Der Zusammenhang von Reichweite und Interaktion bei Facebook
Der Zusammenhang von Reichweite und Interaktion bei Facebook

Viraliät

Viralität ist häufig ein wichtiges Ziel, das Unternehmen mit ihrem Facebook-Engagement verfolgen. Sie wollen mehr echte Fans. Wenn also Fans nur in einem Beitrag kommunizieren, den nur Fan sehen, die das Unternehmen ohnehin schon hat, so steigert die möglicherweise die Kohäsion der Fans, mehr werden es hierdurch aber nicht. Leiten sie jedoch einen Beitrag weiter, dann besteht immerhin die Möglichkeit, dass der Beitrag von Nutzern gesehen wird, die noch nicht Fan des Unternehmens sind. Es geht also um die „Friends of Fans“. Leider sagt der Wert an dieser Stelle nicht, wie viele Nutzer durch das Teilen potenziell erreicht wurden. Alle Teilungsvorgänge werden addiert, gleich ob öffentlich geteilt wurde, an alle Freunde oder nur eine Person. Bedauerlicherweise habe ich im API auch keine Möglichkeit gefunden, die „Shares“ weiter zu bewerten oder sie gar mit der Zahl potenziell erreichbarer Personen in Zusammenhang zu bringen. Zudem wird mit der angegeben Methode nicht gemessen, wenn Fans einen Beitrag manuell in ein anderes Netzwerk weitergeben – also beispielsweise den Link auf neinen Blog-Beitrag bei Twitter oder Google+ posten.

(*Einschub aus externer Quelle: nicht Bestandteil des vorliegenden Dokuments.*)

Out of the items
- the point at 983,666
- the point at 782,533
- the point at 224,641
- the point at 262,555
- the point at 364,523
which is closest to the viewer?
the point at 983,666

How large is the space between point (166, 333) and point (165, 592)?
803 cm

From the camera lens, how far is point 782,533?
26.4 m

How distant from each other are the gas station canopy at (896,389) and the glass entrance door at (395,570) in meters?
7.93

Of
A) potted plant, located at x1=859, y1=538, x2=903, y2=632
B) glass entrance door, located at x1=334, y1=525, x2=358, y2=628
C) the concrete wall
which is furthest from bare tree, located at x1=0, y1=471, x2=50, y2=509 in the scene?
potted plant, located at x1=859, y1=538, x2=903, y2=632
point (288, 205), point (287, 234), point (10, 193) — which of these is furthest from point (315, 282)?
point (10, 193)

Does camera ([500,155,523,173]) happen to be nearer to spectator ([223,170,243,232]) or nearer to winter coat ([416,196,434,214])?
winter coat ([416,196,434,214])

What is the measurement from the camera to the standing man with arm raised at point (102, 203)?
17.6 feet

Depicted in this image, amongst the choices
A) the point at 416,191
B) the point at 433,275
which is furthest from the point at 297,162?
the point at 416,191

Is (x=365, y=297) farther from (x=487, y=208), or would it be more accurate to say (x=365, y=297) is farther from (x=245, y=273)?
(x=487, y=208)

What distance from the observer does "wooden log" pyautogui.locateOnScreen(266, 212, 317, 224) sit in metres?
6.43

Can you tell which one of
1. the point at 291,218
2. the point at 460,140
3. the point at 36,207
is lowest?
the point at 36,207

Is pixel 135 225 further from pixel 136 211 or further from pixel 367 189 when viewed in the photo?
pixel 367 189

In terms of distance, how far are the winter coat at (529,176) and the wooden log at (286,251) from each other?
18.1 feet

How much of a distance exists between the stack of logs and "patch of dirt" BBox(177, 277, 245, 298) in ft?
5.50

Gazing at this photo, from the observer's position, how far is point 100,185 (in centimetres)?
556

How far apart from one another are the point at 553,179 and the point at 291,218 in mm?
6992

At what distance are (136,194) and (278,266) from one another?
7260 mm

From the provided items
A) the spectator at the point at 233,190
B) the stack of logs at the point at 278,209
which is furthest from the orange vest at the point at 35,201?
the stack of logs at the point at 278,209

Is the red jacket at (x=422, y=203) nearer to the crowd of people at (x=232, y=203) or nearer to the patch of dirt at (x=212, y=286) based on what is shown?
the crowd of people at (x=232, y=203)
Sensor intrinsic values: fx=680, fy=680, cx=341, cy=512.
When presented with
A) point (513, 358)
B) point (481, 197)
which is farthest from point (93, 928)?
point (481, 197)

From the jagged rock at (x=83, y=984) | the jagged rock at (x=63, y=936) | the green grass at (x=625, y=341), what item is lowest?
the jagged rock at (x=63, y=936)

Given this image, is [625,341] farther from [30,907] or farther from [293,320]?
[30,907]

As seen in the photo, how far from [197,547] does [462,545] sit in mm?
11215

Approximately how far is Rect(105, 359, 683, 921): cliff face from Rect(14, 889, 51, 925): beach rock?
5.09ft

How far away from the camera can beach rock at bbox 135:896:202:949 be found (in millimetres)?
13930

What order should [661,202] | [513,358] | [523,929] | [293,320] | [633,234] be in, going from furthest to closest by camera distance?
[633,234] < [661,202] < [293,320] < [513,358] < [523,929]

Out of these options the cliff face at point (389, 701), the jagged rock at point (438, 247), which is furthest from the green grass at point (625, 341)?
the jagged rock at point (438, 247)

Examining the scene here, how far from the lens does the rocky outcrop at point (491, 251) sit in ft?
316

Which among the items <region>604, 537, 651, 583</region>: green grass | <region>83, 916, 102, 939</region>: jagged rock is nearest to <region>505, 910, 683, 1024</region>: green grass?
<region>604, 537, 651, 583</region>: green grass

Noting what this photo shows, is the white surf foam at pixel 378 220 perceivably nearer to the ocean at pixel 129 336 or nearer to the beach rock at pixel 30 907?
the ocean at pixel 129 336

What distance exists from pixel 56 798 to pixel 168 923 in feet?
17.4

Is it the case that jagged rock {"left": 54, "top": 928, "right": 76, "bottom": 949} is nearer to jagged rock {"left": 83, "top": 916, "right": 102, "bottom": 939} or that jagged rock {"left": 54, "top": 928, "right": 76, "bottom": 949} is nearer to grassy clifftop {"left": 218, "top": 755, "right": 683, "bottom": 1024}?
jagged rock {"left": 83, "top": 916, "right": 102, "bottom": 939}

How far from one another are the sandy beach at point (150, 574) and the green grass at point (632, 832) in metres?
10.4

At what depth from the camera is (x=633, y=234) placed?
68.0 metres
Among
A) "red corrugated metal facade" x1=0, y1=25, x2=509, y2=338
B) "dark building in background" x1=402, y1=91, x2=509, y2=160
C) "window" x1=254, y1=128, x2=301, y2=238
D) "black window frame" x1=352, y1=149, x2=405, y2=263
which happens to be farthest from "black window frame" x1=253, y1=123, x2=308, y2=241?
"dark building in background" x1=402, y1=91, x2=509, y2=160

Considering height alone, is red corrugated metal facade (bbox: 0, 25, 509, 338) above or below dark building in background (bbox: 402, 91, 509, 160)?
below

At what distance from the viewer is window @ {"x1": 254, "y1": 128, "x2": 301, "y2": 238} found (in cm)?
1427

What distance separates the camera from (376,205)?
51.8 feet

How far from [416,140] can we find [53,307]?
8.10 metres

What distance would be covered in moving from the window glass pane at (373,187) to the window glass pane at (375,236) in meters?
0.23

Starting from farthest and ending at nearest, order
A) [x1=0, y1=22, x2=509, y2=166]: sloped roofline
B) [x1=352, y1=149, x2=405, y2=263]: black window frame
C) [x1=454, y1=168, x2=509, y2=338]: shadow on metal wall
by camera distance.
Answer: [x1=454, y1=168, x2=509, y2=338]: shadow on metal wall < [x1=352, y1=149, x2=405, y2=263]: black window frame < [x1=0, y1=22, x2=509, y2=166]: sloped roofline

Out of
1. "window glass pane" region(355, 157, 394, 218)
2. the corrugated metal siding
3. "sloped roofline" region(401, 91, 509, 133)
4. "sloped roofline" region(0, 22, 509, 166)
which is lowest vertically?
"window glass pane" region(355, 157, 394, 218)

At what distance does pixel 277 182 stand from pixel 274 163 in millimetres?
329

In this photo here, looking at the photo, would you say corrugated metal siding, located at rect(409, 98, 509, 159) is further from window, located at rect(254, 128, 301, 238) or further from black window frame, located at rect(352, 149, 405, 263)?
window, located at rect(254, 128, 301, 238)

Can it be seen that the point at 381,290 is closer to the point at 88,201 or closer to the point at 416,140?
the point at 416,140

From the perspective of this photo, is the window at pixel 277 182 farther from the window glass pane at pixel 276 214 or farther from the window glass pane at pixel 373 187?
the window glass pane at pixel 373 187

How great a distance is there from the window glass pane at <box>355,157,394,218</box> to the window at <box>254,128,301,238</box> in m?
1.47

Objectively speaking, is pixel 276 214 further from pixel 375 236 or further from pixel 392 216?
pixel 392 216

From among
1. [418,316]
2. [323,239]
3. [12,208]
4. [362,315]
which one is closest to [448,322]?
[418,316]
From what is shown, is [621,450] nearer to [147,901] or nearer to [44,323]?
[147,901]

Facebook hat also drei neue Parameter für die Interaktion mit Beiträgen etc. entwickelt. Ich würde diese jedoch anders bezeichen:

  1. Enganged Users: Sich aktiv informierende Nutzer.
  2. Talking about this: Kommunikation über einen Beitrag, so dass dies maximal die Fans der Page sehen können.
  3. Viral: Weitergabe von Beiträgen über die Fan-Gemeine einer Page hinaus.

Im den weiteren Teilen der Reihe werde ich die noch verbliebenen Werte erläutern und KPIs herleiten und erste Anhaltspunkte für die Bestimmung eines ROI geben. Zum Abschluss wird dann gezeigt, wie man aufgrund der gegebenen Daten die Bespielung der Seiten optimieren kann.